近代科学(生命科学)でも、存在者を研究しても存在を研究して
こなかった。清水の『〈いのち〉の自己組織』は、〈いのち〉(存在
を継続していく能動的な活き)を科学の問題としてはじめて取り
上げた。
・ハイデガーの存在論について:
人間は、現にそこDaに在るsein(Dasein現存在)として、
自己の世界内存在を理解する。そして世界に対する気遣い
(結局は自己の存在に対する配慮)によってその在り方が決まる。
1 未来に必ずおきる自己の死を考慮に入れる「本来的存在」
2 世間を気遣い自己の死を忘れて「人」に合わせて生きる
「非本来的存在」との二つの存在の間を現存在は揺れ動いて
生きていく。
本来的存在の重要な特徴は、自己を超えて外へ広がる脱自的
「時間性」 として存在が 現れることである。
⇒それは自己の死のある未来から現存在を時間化する
(意味づける)活きになる。
しかしハイデガーの存在論は世界に在る自己以外の存在者の
存在を一般的に表現できない。
⇒ それは自己とそれらの存在者の関係が自己への道具性に
よって捉えられていることと関係がある。
⇒ それは自己中心的な形で現存在を時間性の形で捉えたが、
共存在を表現するのに必要な場所性を見落としていることによる。

### データ抜粋
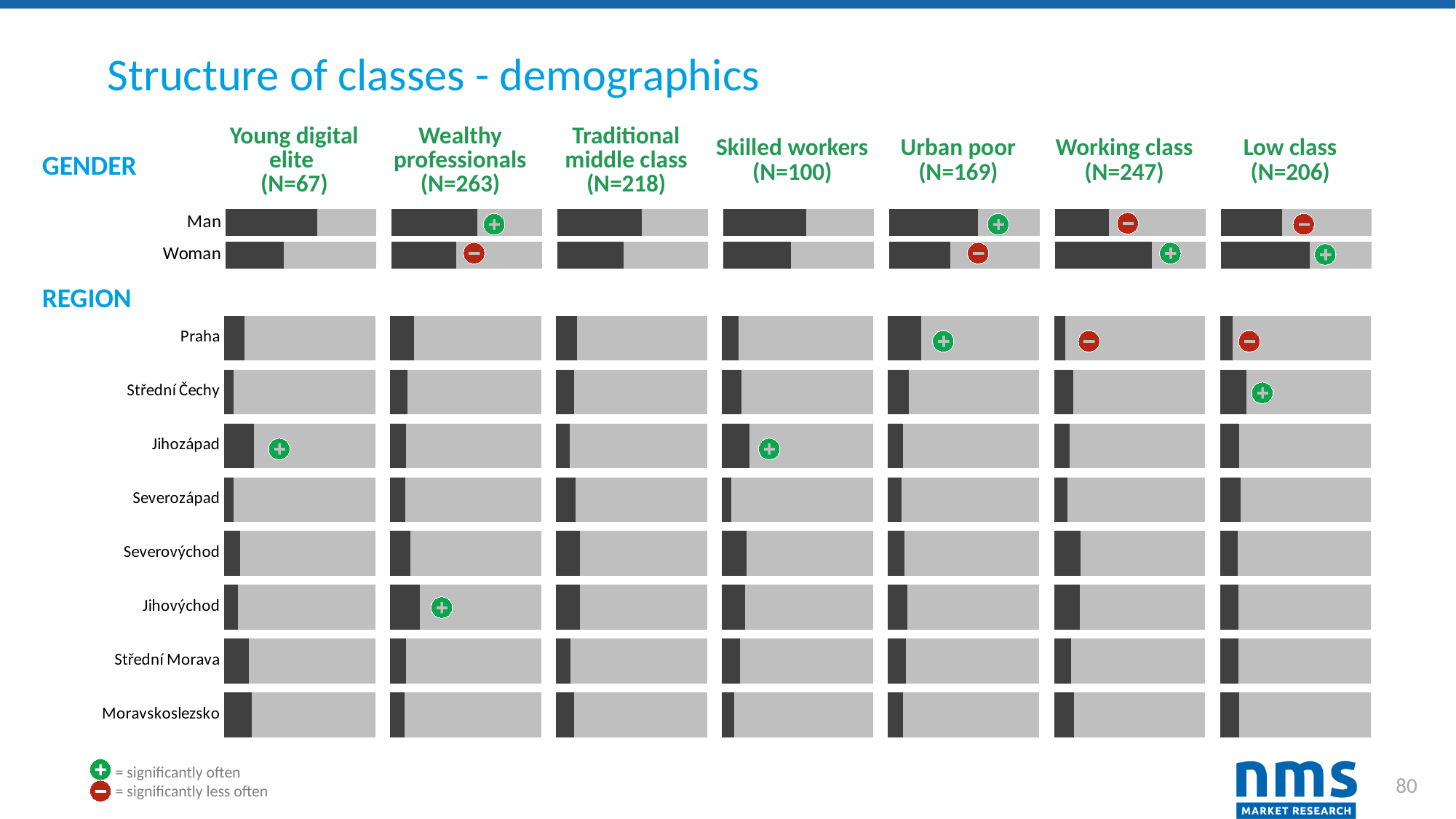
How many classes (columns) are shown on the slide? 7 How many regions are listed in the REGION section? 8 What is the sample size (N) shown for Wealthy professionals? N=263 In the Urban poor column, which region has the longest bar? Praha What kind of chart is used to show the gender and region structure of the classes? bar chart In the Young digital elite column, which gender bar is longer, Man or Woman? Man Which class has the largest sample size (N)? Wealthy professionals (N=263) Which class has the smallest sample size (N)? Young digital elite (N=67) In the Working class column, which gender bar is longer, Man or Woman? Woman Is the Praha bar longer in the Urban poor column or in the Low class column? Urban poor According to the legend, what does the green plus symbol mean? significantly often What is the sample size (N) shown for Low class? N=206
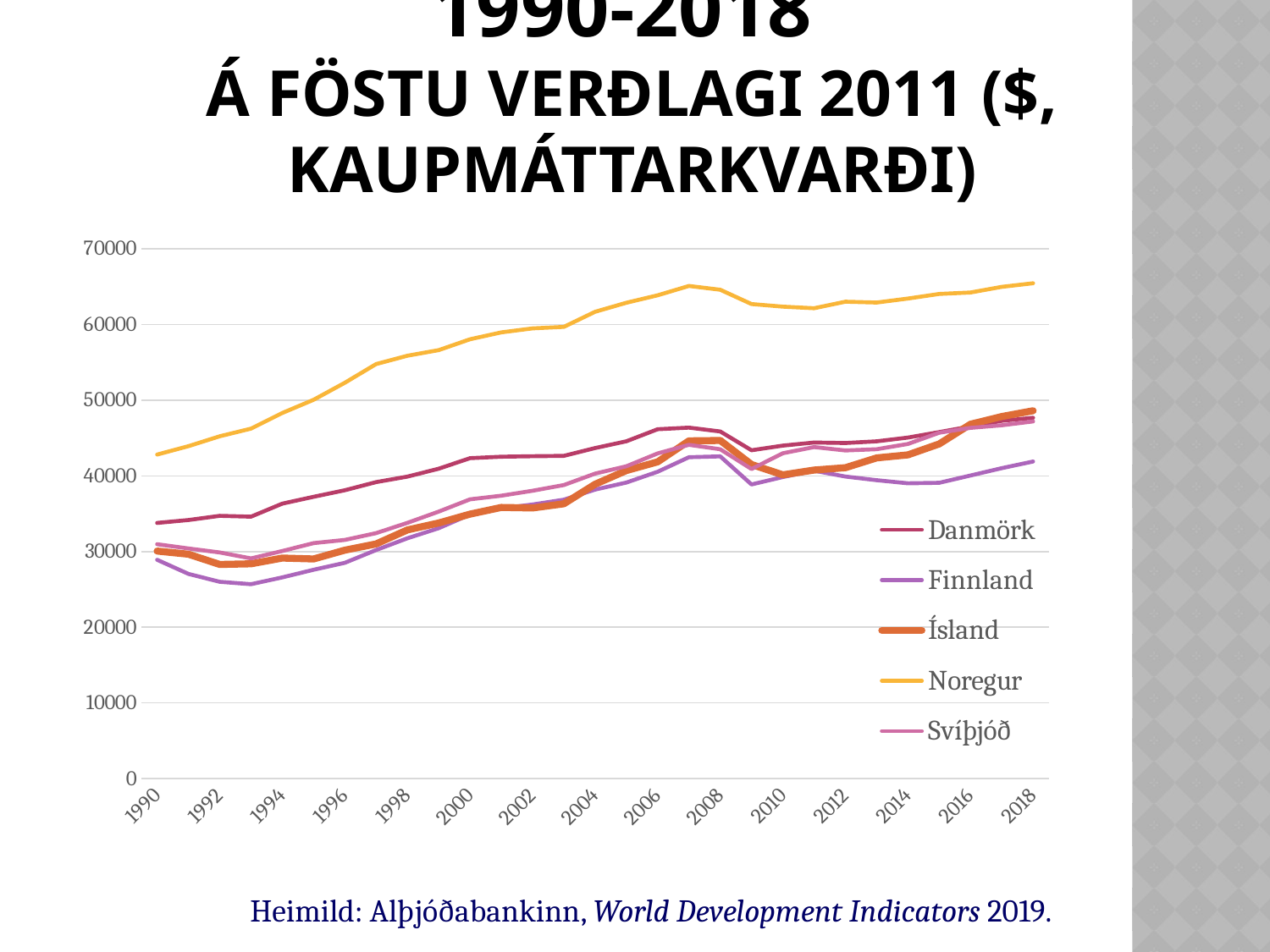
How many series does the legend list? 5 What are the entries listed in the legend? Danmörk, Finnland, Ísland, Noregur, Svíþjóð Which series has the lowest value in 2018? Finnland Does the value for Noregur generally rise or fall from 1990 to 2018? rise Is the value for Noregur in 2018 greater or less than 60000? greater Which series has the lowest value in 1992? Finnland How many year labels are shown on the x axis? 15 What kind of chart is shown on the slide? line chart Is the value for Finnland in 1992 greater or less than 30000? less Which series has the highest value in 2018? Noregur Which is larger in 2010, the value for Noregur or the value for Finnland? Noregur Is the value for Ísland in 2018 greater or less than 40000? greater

### 課題文
ハイデガーの存在論を扱った抜粋本文のうち、「1 未来に必ずおきる自己の死を考慮に入れる「本来的存在」」から「(意味づける)活きになる。」までを、両端の語句も含めて一字も変えずに書き写せ。

### 解答
1 未来に必ずおきる自己の死を考慮に入れる「本来的存在」
2 世間を気遣い自己の死を忘れて「人」に合わせて生きる
「非本来的存在」との二つの存在の間を現存在は揺れ動いて
生きていく。
本来的存在の重要な特徴は、自己を超えて外へ広がる脱自的
「時間性」 として存在が 現れることである。
⇒それは自己の死のある未来から現存在を時間化する
(意味づける)活きになる。